In the iris of the gannet,
leagues of ocean crushed on my bow –
freed from the beam of each lighthouse,
I try to find sleep between waves,
as heart drifts away in spring swell,
I’ll cross your red bridge
Beyond the wings of the solan,
miles of tarmac, crash barriers, criss-crossing green
against patches of mustard gorse –
eyes riveted to Scottish sky,
melting distance, junctions & lines…
I can see you at your window.
Amid the dream of the poet,
miles of stillness at traffic lights –
from the top of your capital,
I gaze at patch so maritime
stuck between two rows of facades,
that pace of life I learnt to drown north of your dormant volcano.
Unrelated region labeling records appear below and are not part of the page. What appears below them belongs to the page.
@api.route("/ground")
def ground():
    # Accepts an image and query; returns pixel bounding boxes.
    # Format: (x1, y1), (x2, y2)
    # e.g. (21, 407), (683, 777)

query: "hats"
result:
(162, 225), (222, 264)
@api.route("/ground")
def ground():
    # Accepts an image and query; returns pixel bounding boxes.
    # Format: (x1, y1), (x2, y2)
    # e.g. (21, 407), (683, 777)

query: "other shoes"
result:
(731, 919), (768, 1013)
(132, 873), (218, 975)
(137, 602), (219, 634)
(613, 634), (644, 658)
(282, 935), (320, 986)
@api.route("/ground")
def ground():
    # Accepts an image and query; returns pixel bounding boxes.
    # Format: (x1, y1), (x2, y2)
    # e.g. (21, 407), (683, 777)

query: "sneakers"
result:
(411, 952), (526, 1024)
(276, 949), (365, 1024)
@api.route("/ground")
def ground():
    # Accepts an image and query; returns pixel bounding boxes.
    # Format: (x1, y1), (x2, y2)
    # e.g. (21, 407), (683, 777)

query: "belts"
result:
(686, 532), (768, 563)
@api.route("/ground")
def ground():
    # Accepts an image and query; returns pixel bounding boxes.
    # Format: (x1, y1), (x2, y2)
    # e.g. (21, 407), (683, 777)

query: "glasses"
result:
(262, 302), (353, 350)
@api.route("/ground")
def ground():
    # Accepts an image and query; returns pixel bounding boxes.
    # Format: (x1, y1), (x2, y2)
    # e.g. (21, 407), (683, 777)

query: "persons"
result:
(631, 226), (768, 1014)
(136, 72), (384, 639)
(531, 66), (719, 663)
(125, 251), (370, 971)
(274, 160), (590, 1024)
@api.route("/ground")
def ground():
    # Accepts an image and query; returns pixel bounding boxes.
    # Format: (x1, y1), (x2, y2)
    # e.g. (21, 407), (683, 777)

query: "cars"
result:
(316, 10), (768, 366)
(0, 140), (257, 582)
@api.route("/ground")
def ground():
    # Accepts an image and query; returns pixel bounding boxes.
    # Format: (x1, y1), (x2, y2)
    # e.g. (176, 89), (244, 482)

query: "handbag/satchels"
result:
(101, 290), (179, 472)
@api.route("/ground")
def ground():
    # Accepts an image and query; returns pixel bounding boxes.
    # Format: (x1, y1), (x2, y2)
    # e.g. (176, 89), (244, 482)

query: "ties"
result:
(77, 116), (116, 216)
…Miles of pavement, whizzing headlights,
as traffic flies in double files,
our minds switched off little red men,
we’re gliding down to your harbour.
From one nomad to another,
we share the soul of the solan, defy the I of the gannets,
as we freeze time inside your den, like a treasure hidden in now…
An old friend said,
“we never see them fly back north.”
I disagree with that statement –
Leith or Lerwick,
they always return to the nest, never to forget a headland.
solan: gannet (Shetland dialect)
© Nat Hall 2009
Edinburgh, 29-30 May 2009
But then another is born out of this memory… As I discover the magic of webcams on Google Earth & Google Maps, my little hand-palm device allows to flick here and forth… Hence delving back in time and location in an instant.
As a clin d’oeil to the great poet’s status, let me now offer you its sibling, The Waterline.
Let’s pin this moment on a map.
One night through this labyrinth of cobbles,
live corridors that twist & burn,
where you led me down to the Shore,
your urban side of the Shoormal
trapped inside locks, lights, boulevards,
where water sleeps deep inside docks.
Now let me dive back in bubbles –
I’ll find my way and remember the Waterline,
your sanctuary in this whirlpool
where we anchored each other’s words
as you unleashed your every wave,
turned blood & body into salt.
And if I swing it all around,
I’ll find myself back in shallows –
imprint my beliefs deep in sand,
scroll again that chart in my hand
where you feel at one
© Nat Hall 2010
Images of the waterline, shoormal in Shetland dialect.